_About this task_: Gather every line in the records below that contains the word "States".

---------- Supplied material

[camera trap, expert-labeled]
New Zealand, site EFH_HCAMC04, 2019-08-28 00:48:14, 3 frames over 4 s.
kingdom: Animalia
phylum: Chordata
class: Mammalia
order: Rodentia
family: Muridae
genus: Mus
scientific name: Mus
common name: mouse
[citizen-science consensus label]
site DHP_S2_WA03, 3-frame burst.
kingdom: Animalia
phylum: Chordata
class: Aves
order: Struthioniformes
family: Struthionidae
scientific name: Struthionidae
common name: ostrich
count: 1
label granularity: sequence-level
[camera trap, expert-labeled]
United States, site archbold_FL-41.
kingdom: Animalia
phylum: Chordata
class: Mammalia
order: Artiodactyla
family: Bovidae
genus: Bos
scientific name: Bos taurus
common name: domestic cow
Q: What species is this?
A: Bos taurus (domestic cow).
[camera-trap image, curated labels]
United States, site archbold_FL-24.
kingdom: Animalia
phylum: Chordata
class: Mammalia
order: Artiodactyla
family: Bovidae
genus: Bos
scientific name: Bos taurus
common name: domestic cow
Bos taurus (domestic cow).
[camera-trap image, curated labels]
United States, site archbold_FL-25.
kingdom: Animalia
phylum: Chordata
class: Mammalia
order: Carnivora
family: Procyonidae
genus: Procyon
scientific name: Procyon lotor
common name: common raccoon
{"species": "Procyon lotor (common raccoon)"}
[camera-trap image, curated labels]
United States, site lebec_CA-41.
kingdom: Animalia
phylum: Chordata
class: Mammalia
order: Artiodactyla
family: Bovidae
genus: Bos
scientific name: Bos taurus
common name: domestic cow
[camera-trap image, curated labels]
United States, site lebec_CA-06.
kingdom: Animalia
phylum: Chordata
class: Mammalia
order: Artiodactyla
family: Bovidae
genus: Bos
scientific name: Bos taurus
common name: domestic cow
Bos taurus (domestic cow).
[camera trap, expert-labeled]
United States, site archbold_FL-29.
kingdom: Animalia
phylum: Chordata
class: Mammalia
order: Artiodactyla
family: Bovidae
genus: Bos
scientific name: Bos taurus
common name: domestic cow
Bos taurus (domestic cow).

--------------------

_Response_:
United States, site archbold_FL-41.
United States, site archbold_FL-24.
United States, site archbold_FL-25.
United States, site lebec_CA-41.
United States, site lebec_CA-06.
United States, site archbold_FL-29.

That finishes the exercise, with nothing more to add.